What does elaps’d do for me?
Suppose the following C++ code:
1 #include <omp.h>
2 #define N 1024
3
4 int main(void) {
5
6 double x[N], y[N], z[N];
7 int i;
8
9 // Do initializations
10 initialize(x, y, z, N);
11
12 #pragma omp parallel for
13 for (i = 0; i < N; i++) {
14 z[i] = x[i] + y[i];
15 }
16
17 printResult(z);
18
19 return 0;
20 }
Alright, this works and adds nicely a vector of size N
. So far, so good. But performance is everything, right? For instance assume, you want to know how long the loop runs and possibly also how long each thread computes. These are your possibilities:
- Use some profiling tool like gprof or perf. This is going to work, no question but the information you get might be too much and you’ll have to dig into its output ask yourself who calls whom and when and so on.
- Use a function for timing, e.g.
omp_get_wtime
, which you have to call twice and then handle its return value. This is quite easy, but if you also want to get detailed thread informations you might be alone with placing calls and merging outputs and so on. - Use something like Intel’s VTune. Well, this works (if you have a license for it), but it might be an overkill.
Another point is, that you might want some graphical analysis, which you won’t get with gprof or omp_get_wtime
.
You: Isn’t there an easy-to-use tool for this purpose?

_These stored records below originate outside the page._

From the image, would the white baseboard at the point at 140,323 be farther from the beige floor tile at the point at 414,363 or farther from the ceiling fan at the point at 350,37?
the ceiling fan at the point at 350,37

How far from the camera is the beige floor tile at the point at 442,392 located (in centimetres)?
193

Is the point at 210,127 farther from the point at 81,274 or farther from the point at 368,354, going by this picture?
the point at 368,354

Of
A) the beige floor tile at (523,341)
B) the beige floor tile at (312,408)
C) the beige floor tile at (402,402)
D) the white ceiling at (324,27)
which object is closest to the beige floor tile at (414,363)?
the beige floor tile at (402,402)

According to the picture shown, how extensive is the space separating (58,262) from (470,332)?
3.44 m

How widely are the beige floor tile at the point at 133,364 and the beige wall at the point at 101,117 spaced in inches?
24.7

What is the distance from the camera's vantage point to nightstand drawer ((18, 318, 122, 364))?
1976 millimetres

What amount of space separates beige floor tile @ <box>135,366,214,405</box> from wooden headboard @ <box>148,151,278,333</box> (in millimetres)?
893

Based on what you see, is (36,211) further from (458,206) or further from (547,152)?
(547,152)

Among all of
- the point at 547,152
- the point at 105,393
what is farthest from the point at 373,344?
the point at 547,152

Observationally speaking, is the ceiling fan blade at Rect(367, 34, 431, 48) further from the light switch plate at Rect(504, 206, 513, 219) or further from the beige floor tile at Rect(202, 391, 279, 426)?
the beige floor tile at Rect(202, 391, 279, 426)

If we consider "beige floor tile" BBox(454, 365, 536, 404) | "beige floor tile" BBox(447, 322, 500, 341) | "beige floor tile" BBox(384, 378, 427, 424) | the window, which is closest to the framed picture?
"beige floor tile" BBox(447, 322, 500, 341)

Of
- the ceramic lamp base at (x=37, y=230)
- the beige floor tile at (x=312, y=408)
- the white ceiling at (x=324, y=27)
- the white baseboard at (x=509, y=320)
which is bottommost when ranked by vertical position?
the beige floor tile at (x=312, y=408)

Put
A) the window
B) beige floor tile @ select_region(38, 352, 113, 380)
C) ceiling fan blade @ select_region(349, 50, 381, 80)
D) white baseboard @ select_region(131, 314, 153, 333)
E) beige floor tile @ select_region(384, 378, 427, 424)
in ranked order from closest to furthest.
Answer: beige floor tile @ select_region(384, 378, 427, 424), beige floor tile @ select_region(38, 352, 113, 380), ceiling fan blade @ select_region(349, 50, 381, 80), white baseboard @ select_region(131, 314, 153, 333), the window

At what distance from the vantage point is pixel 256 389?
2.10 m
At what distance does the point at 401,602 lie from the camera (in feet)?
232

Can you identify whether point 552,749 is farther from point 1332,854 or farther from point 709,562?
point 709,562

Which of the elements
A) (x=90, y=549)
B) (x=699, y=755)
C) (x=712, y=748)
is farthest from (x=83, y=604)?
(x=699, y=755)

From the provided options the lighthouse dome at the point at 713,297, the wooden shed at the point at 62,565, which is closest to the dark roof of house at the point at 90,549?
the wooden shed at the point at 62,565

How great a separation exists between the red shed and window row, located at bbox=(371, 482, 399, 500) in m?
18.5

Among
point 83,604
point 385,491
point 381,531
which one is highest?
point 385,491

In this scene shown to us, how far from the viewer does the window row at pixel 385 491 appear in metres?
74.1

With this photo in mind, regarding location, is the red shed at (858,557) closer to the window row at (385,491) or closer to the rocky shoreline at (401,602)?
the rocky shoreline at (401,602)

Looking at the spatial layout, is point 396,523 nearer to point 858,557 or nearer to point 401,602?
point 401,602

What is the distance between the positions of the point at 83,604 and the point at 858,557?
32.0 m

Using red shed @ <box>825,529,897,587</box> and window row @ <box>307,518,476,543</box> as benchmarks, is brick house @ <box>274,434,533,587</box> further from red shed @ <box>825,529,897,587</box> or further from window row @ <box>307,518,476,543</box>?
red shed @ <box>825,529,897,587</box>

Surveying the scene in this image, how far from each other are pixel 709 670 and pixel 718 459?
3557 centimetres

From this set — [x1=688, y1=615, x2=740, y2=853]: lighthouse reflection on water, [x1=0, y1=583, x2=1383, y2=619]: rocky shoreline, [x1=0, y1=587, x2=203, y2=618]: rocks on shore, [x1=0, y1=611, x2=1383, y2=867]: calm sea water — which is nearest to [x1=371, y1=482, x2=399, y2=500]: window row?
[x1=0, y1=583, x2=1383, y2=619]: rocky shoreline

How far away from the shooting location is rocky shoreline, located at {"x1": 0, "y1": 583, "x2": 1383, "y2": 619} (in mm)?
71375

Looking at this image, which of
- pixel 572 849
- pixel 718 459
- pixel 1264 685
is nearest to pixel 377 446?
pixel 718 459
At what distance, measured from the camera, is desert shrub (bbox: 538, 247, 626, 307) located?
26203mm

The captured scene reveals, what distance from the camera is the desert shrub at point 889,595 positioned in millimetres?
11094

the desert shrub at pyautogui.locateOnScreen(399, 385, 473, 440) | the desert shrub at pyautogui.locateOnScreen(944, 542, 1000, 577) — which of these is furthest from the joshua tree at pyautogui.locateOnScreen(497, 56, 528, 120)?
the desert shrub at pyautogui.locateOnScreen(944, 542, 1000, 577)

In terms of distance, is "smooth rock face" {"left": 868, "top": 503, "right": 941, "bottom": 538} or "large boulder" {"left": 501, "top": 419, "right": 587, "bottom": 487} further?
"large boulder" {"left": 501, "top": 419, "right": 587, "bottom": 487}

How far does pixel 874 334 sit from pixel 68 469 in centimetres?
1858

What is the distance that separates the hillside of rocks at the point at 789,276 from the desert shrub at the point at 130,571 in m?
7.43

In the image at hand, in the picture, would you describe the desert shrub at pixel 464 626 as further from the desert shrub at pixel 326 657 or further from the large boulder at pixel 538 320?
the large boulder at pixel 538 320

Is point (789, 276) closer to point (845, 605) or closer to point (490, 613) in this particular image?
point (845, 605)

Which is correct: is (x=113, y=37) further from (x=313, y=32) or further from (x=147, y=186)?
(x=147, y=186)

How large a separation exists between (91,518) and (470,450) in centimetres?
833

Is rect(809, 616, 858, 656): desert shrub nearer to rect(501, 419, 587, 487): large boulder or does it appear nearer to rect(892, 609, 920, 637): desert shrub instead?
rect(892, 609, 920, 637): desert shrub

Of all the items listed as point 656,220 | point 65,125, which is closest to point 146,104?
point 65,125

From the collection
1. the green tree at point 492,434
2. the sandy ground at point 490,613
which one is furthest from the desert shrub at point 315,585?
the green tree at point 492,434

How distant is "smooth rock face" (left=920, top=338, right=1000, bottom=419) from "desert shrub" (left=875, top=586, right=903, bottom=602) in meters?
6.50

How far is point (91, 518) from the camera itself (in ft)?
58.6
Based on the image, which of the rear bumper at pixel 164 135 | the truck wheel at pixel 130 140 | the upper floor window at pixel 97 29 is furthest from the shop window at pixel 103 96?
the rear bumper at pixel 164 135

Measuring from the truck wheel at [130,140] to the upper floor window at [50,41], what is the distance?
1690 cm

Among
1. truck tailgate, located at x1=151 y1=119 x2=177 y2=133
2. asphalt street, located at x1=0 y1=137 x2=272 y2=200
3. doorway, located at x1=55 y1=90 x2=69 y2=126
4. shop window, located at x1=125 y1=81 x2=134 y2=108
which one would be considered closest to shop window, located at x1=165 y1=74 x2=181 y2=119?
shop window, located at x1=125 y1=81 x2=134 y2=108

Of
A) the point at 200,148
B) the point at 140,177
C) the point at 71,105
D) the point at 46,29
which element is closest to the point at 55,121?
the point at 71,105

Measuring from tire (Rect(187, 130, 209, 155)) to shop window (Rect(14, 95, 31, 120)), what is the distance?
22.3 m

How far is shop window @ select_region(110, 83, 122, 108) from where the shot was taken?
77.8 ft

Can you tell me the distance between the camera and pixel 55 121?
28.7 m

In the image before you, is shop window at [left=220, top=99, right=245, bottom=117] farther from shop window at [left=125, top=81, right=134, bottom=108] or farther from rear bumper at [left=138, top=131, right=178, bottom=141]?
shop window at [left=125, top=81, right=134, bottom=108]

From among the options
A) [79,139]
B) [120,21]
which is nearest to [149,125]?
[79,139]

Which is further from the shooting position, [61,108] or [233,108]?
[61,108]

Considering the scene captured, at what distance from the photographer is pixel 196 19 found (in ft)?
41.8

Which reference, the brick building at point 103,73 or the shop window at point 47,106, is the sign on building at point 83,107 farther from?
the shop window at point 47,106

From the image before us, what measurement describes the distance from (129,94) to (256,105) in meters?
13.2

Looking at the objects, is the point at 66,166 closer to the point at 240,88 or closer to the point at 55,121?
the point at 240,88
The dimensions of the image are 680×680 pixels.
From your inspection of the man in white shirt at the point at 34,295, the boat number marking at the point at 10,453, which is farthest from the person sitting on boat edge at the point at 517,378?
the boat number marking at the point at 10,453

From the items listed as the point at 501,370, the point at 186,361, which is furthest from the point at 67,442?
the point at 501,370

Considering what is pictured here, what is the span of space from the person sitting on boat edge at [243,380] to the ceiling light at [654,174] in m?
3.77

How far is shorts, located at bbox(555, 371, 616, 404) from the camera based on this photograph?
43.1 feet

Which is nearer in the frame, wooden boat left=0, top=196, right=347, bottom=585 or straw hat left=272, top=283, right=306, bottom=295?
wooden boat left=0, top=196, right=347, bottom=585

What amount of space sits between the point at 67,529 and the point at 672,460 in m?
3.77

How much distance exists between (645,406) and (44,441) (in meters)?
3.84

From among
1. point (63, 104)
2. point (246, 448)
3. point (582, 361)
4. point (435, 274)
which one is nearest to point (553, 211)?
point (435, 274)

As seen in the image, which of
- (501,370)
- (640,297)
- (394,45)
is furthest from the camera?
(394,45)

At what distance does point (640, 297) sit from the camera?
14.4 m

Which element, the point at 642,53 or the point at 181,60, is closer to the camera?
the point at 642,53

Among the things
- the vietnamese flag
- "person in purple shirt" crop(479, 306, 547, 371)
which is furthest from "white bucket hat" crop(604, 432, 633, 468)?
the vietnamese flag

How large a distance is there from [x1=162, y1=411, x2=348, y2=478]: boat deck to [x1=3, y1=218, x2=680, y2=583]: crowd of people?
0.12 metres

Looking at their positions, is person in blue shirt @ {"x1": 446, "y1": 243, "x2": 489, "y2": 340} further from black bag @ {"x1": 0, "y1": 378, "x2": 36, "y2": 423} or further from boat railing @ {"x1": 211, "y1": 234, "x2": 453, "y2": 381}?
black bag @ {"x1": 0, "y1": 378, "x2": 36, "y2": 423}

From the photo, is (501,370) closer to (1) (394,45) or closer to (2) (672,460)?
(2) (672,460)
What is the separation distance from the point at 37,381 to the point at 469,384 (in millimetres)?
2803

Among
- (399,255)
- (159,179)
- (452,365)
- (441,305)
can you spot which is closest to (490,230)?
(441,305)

Yes, there is. And this tool is elaps’d. To make a measurement, we slightly extend the code:
1 #include <omp.h>
2 #define N 1024
3
4 #include <elapsd/elapsd.h> //< Include this
5
6 int main(void) {
7
8 double x[N], y[N], z[N];
9 int i;
10
11 // Do initializations
12 initialize(x, y, z, N);
13
14 /* Initialize elaps'd */
15 ENHANCE::elapsd e("vector.db", "Vector Experiment");
16 e.addKernel(0, "Vector (Multithreaded)");
17 e.addDevice(0, "CPU");
18 /* fin */
19
20 #pragma omp parallel for
21 for (i = 0; i < N; i++) {
22 e.startTimer(0,0); //< Magic happens here
23 z[i] = x[i] + y[i];
24 e.stopTimer(0,0); //< And here
25 }
26
27 printResult(z);
28
29 e.commitToDB(); //< Store for analysis
30
31 return 0;
32 }
That’s all, now compile, link against libelapsd.so
and run it. After the run you get a SQLite3 database vector.db
which you can analyze. Analysis looks like this:
Cool, isn’t it? elaps’d automatically recognizes threads when its inside a multi-threaded environment (e.g. in the for
-loop). Furthermore, the seperation between kernels and devices lets you clearly define which function (kernel) runs on which device. Thus, also measuring functions on accelerators, e.g. GPGPU, becomes possible – but currently only on a coarse level, i.e. you won’t see GPGPU threads in the analysis.
In addition to that, multiple experiments are supported. That means, you are able to compare the same program with different arguments. To recognize this during analysis, elaps’d enables you to arbitrarily choose names for experiments, kernels and devices.